■ Exercise details
Write out word for word the passage of the page on moving from RAG to agents, below, from "RAG answers questions." to "Agents take actions.".

■ Selected excerpt
RAG to Agents - From Retrieval to Action | Intentional / Deliberate / Engineering

Why This Matters

RAG answers questions. Agents solve problems.

When a user asks “What’s the status of order #12345?”, RAG retrieves a document. But what if answering requires:

Querying an order database
Checking shipping status from an API
Calculating estimated delivery based on location
Composing a response with all that information

RAG can’t do this. RAG retrieves static documents. Agents take actions.

If you try to build multi-step systems with RAG patterns, you’ll create brittle pipelines that break on variation. Understanding the agent mental model lets you build flexible systems that adapt.

What Goes Wrong Without This:

Agent Failure Patterns

Pipelines vs Agents

There are two ways to build multi-step AI systems:

Pipelines vs Agents

The key question: Who decides the next step—your code or the model?

Pipeline: You enumerate all paths. Reliable for known scenarios. Fails on novel scenarios.

■ Data provided

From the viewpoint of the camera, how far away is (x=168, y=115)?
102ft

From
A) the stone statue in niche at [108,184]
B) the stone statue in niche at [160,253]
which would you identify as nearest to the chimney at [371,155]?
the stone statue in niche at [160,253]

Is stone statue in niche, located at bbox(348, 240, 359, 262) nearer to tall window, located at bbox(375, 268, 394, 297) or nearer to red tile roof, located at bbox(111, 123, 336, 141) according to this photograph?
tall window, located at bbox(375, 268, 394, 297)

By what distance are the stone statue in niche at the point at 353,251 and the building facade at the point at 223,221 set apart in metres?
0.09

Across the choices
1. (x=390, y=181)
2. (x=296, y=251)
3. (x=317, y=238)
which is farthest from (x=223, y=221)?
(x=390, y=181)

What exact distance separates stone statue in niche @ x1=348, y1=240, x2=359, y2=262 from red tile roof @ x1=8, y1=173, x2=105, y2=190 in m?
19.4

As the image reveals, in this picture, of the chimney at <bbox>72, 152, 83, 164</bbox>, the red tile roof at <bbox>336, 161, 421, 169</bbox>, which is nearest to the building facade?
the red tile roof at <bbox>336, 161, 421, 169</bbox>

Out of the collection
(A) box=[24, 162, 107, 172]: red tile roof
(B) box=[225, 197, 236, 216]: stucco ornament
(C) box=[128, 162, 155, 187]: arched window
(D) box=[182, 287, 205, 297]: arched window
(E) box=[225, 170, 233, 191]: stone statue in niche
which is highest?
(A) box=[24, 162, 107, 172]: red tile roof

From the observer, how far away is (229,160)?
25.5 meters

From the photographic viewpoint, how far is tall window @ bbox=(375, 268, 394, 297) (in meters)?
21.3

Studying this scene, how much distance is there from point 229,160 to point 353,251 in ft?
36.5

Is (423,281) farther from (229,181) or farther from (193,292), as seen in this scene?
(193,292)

* * *

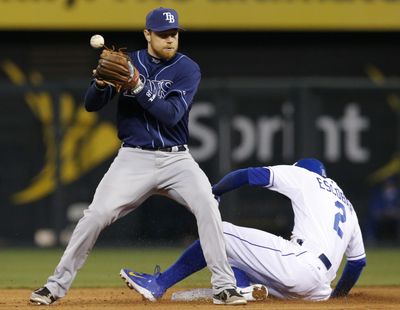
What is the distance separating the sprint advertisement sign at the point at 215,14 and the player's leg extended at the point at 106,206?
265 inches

---

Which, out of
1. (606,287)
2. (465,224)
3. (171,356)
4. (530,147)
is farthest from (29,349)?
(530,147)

■ Answer to this problem
RAG answers questions. Agents solve problems.

When a user asks “What’s the status of order #12345?”, RAG retrieves a document. But what if answering requires:

Querying an order database
Checking shipping status from an API
Calculating estimated delivery based on location
Composing a response with all that information

RAG can’t do this. RAG retrieves static documents. Agents take actions.